I could imagine the same logic applying to someone who shoplifts, which is hopefully clearly wrong. E.g., "I prefer to support future-viable business models, and stores that allow shoplifting are not future-viable. I'm just trying to help the world reach a better equilibrium sooner by imposing extra costs on non-future-viable businesses."

What do you think is the main distinction between your position and the hypothetical shoplifter?




Avoiding the hyperbole and answering the heart of your question:

No, I honestly don't believe that centralized content silos are a good thing for anybody besides their owners who are hoping to become the new gatekeeper communications middlemen.

Your shoplifting analogy would only be appropriate I were saying that I run Adblock to make anti-Adblock technology stronger. The problem is not that centralized websites allow the possibility of "freeloaders", it's that in addition to being expensive, the centralization itself has harmful effects on expression, culture, and self-determination.

Just look at something like Youtube - you have content restrictions (no "porn", etc), internationalized lowest-common-denominator copyright restrictions, public pressure to hide majority-objectionable content from searches, length restrictions, extrajudicial takedowns from an algorithm rejecting a video with no legal judgment, an unchangeable UI, a UI that changes when you don't want it to, terrible search, nagging of asking for signups/G+ account linking/etc, no ability to easily download videos for later viewing or posterity's sake, limitations on video quality, and I'm sure a whole host of other features that I cannot even fathom because they're impossible to experiment with.

A market of many centralized providers will indeed correct some of these things with time, but there's always going to be details that competition will never fix, especially while battling the inherent non-linear network effects.

As another straightforward example, take something as benevolent [1] as Wikipedia. The main thing they need these massive donations for are because they distribute content by fulfilling every individual request, using a massive number of servers.

Imagine a different system instead using current technology - Wikipedia could instead publish a magnet link in DNS, which interested clients would periodically refresh and restart the torrent. If Wikipedia was not a popular site, their initial seed would be enough to handle the load of casually-interested people who retrieve what they want and close the torrent. But as they get popular, people incidentally contribute to helping them host by re-serving content.

Current torrent clients of course have limitations that would make this annoying and/or not scalable across sites. But this is merely a straightforward example meant to wet your whistle.

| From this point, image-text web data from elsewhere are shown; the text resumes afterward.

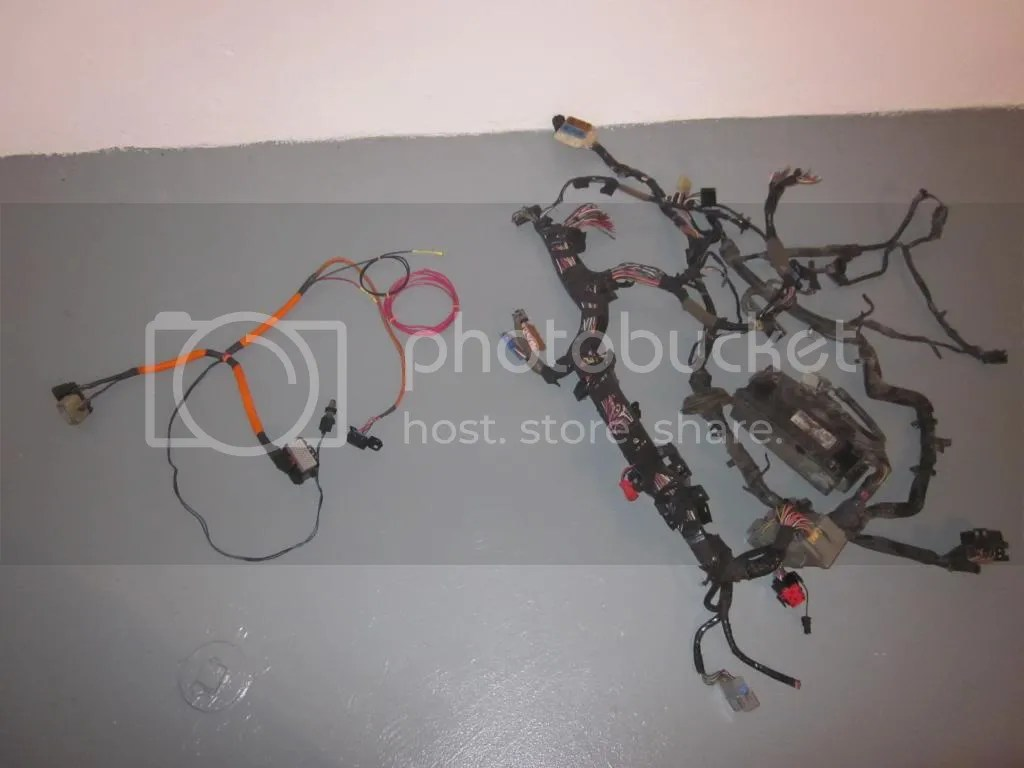 New Offering Race Car Wiring Harness! Neons Org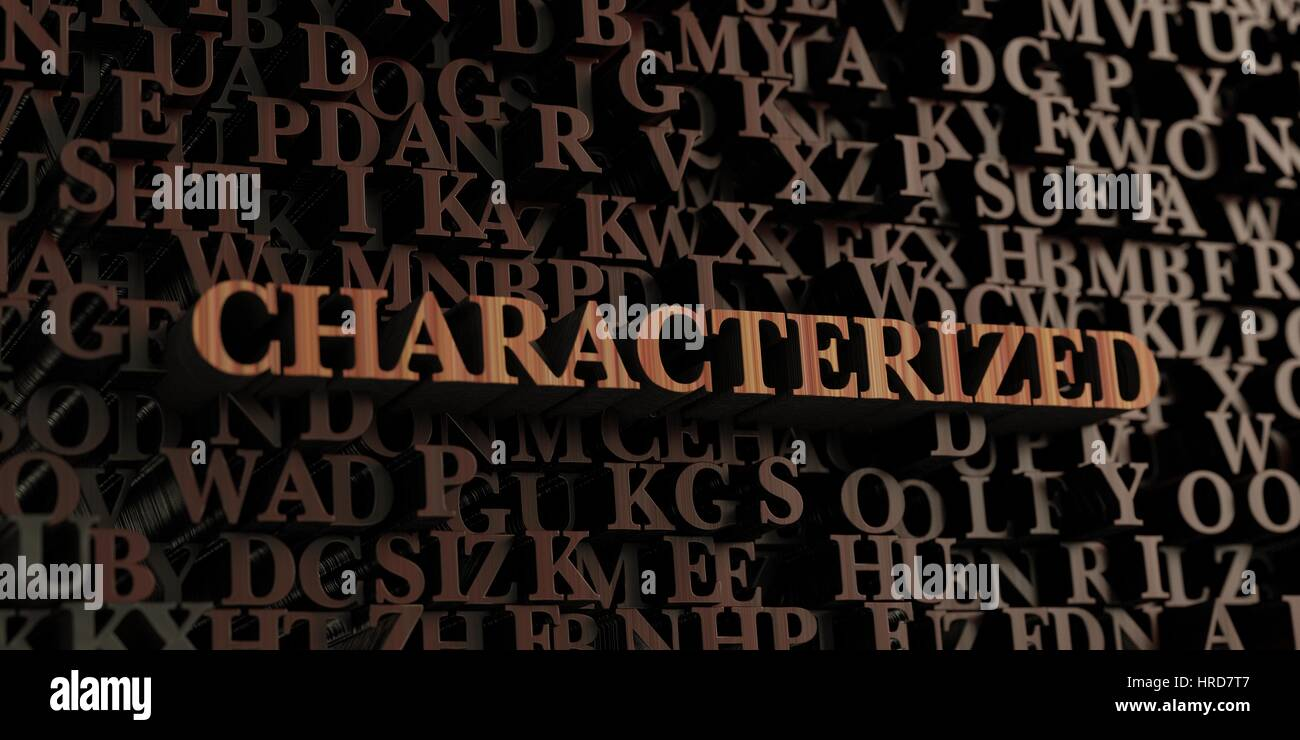 Characterized - Wooden 3D rendered letters/message.  Can be used for an online banner ad or a print postcard. Stock Photo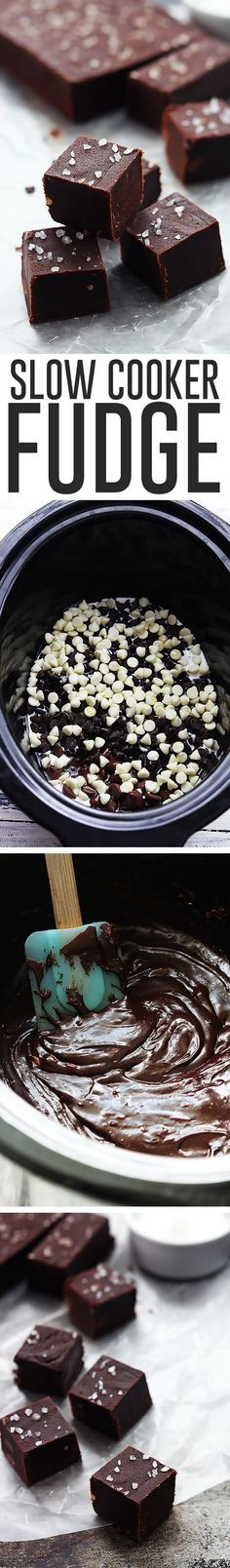 Creamy, easy homemade fudge made right in your crock pot! Top it with coarse sea salt for extra richness and elegance!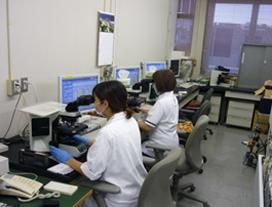 顕微鏡による白血球分類
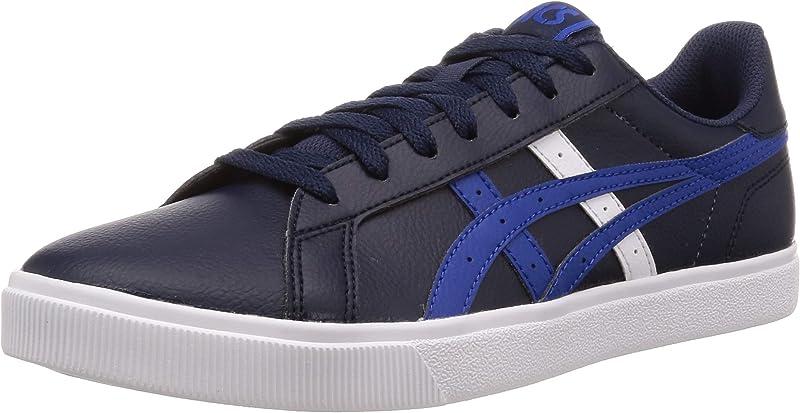 Asics Classic CT Herren Sneakers Mitternachtsblau/Weiß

[1] Since their editing process is centralized as well, we can certainly question whether it's universally benevolent. But for this example, let's keep our focus on their publishing method - of course similar things can go on on the content-production side. There should really be no need for me to be submitting this comment only to news.ycombinator.com, supposedly agreeing to their terms, hoping they indefinitely rehost what I have to say, suffering the annoying dead-continuation bug on long posts, etc


Devil's Advocate:

The "centralized content silos" are side effects of the copyright system, which exists to ensure distribution of IP generation costs across the people who consume it.

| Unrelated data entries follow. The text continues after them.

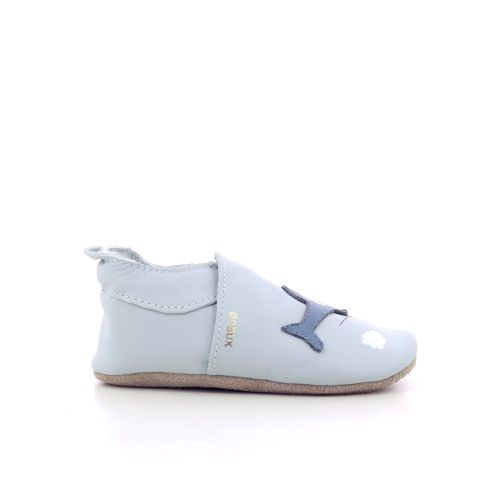 Bobux kinderschoenen pantoffel lichtblauw 207586
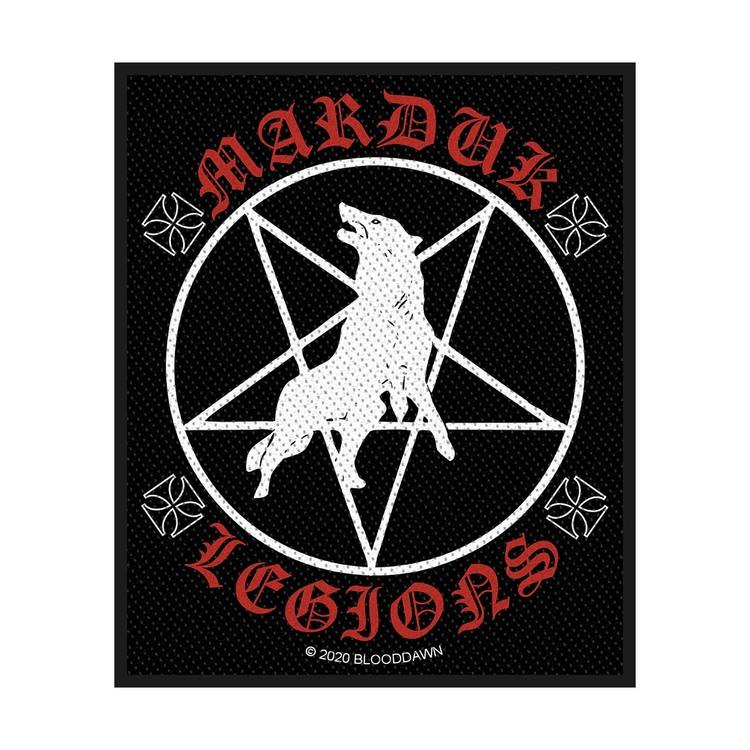 Marduk 'Marduk Legions'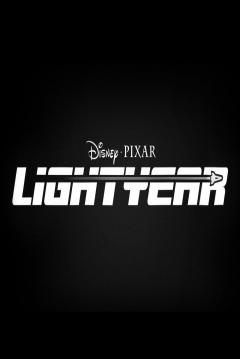 Poster Lightyear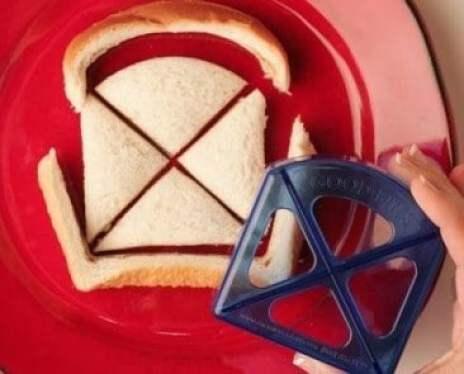 sandwich-cutter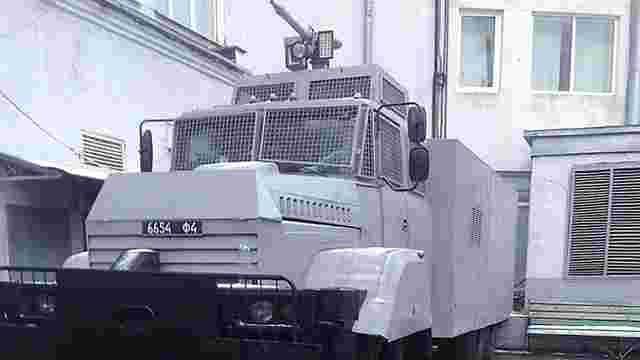 Нацгвардія замовила терміновий ремонт водометів вартістю ₴9,6 млн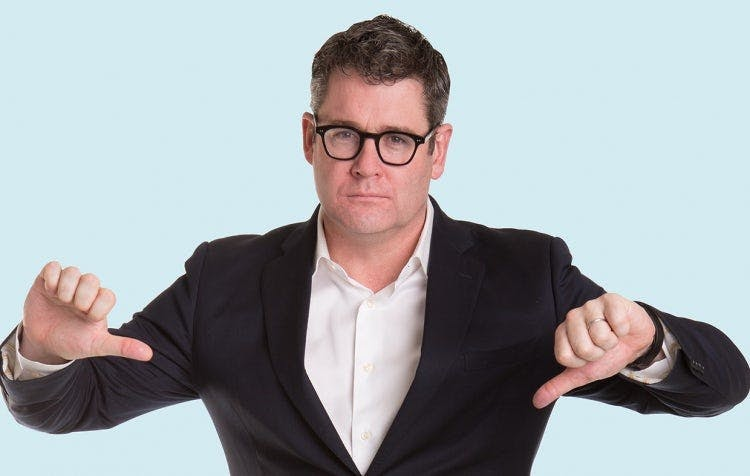 Mark Ritson on the difference between marketing and communications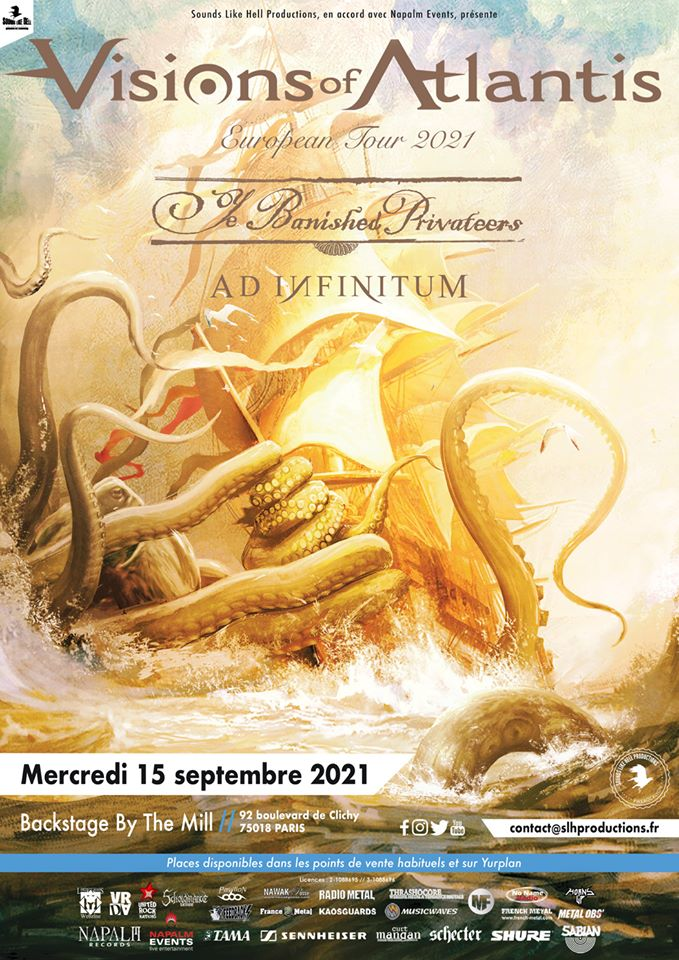 VISION OF ATLANTIS [Paris - 75] > 15-09-2020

Wikipedia doesn't care as much about this because most of the content is an aggregate of the Wikipedia community. Wikipedia's costs lay in distributing the information, not in generating content.

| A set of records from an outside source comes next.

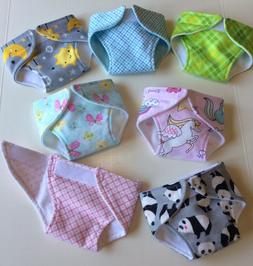 """Handmade Doll Diapers For 15"""" Bitty Baby - 2 layers flannel"""
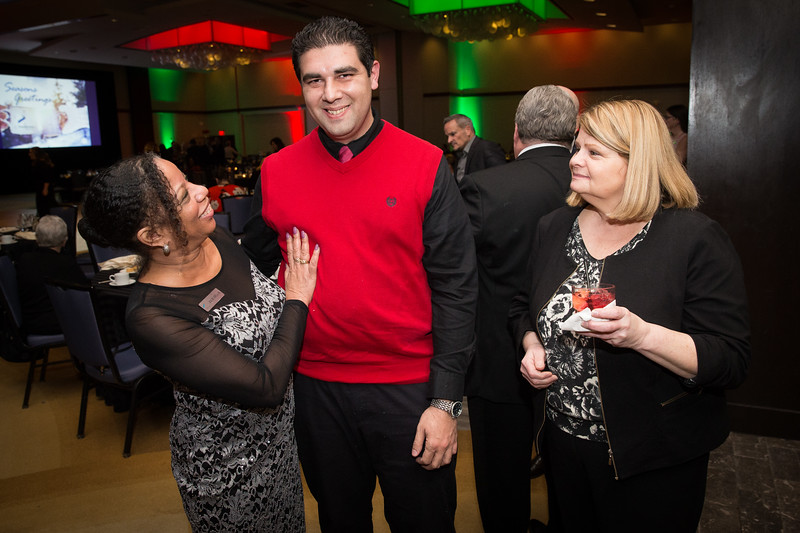 1st Resisdential Holiday Party-85.jpg
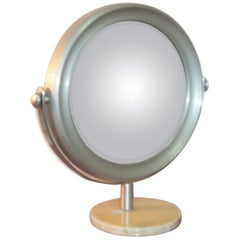 Table Mirror 1960s Artemide Narciso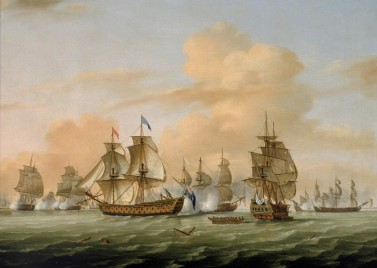 British victory at Lagos in 1759, the 'Annus Mirabilis'. Source: Wikimedia Commons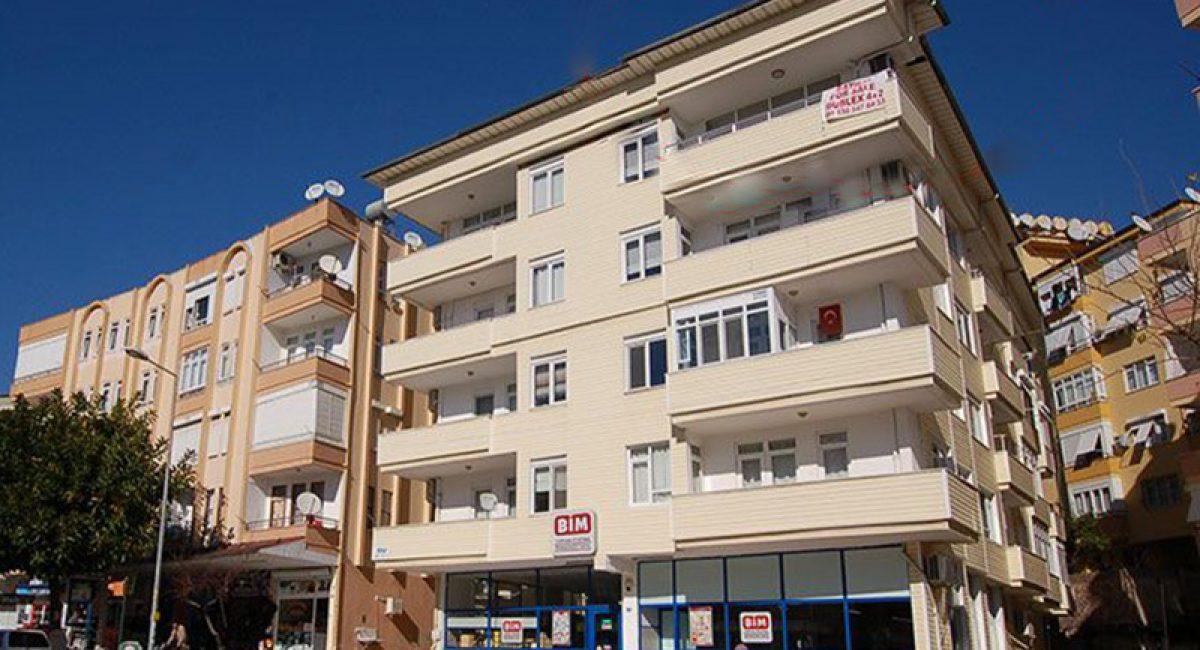 antalya_apartment_shop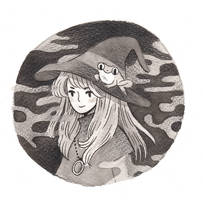A witch and a frog by heikala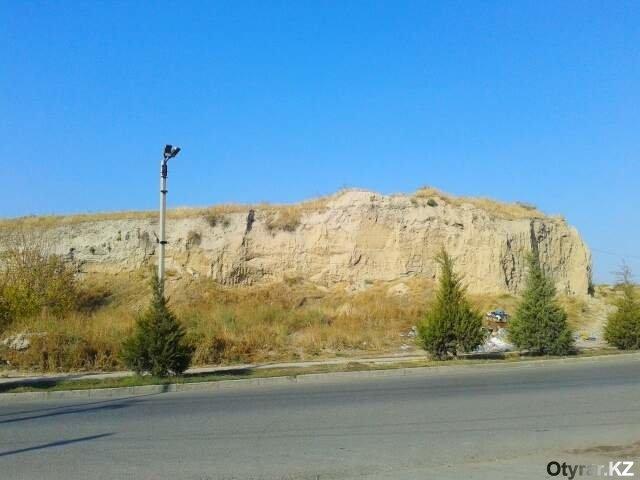 Городище Шымкента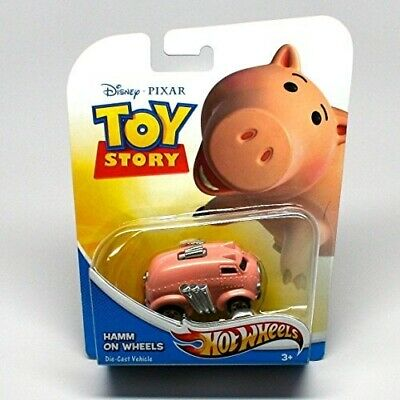 2011 Mattel Disney Pixar Hot Wheels Toy Story HAMM ON WHEELS DieCast Vehicle New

For most content companies that have IP generation costs, how do you propose that they distribute the costs?

Torrenting only solves the distribution cost problem.


The sheer majority of centralized services operate on content generated and submitted by users simply looking to express themselves and communicate with others, and do not reimburse them. I explicitly used Wikipedia because it's a very pointed result of specifically how much money is required solely due to terrible technology.

As for the funding of big budget films and the like, I'm not terribly worried. First, they have an awful lot of fat to trim, like all those lawyers and lobbyists they hire in an attempt to put the Internet genie back in the bottle, and that whole parallel management chain of Orwellian-named "producers".

But more importantly, we're already in a post-copyright world on that front. You accept that any information can be freely propagated, and that is just a new rule of the game, and you move on. You sell things like the experience of going to a movie theatre, concert venue, and physical merchandise. You explicitly appeal for fans to directly support you, and you take preorders instead of doing big-money gambles. Things about this model aren't ideal, but it's just how it is going to be.


You still didn't answer the question.

While there is a large quantity of user-generated IP out there, it is not the majority of what is being torrented, nor do the content holders of user-generated content have any generation cost.

Also, the lobbying, legal fees, and other "fat" costs that you allude to are necessary for larger organizations to survive, less they become subject to rent-seeking by their competition, who do participate in the agency behavior. Even if Adobe were to never spend a dime on lawyers or lobbyists again, would they no longer have to pay software engineers too?

Again, for most content companies that have IP generation costs, how do you propose that they distribute the costs?

How does torrenting help solve the problem with the IP generation cost, considering you are claiming it's the future?


You're harping on a completely different subject from what I was talking about, and while I also have a strong opinion on it, you're attempting to muddle the two into one general ball of "ownership is the only option" without looking at the details of each one.

Alas, I directly answered your question in my last paragraph, by telling you how to figure out how to distribute exotic-bit-combination "generation costs":

> You accept that any information can be freely propagated, and that is just a new rule of the game, and you move on... Things about this model aren't ideal, but it's just how it is going to be.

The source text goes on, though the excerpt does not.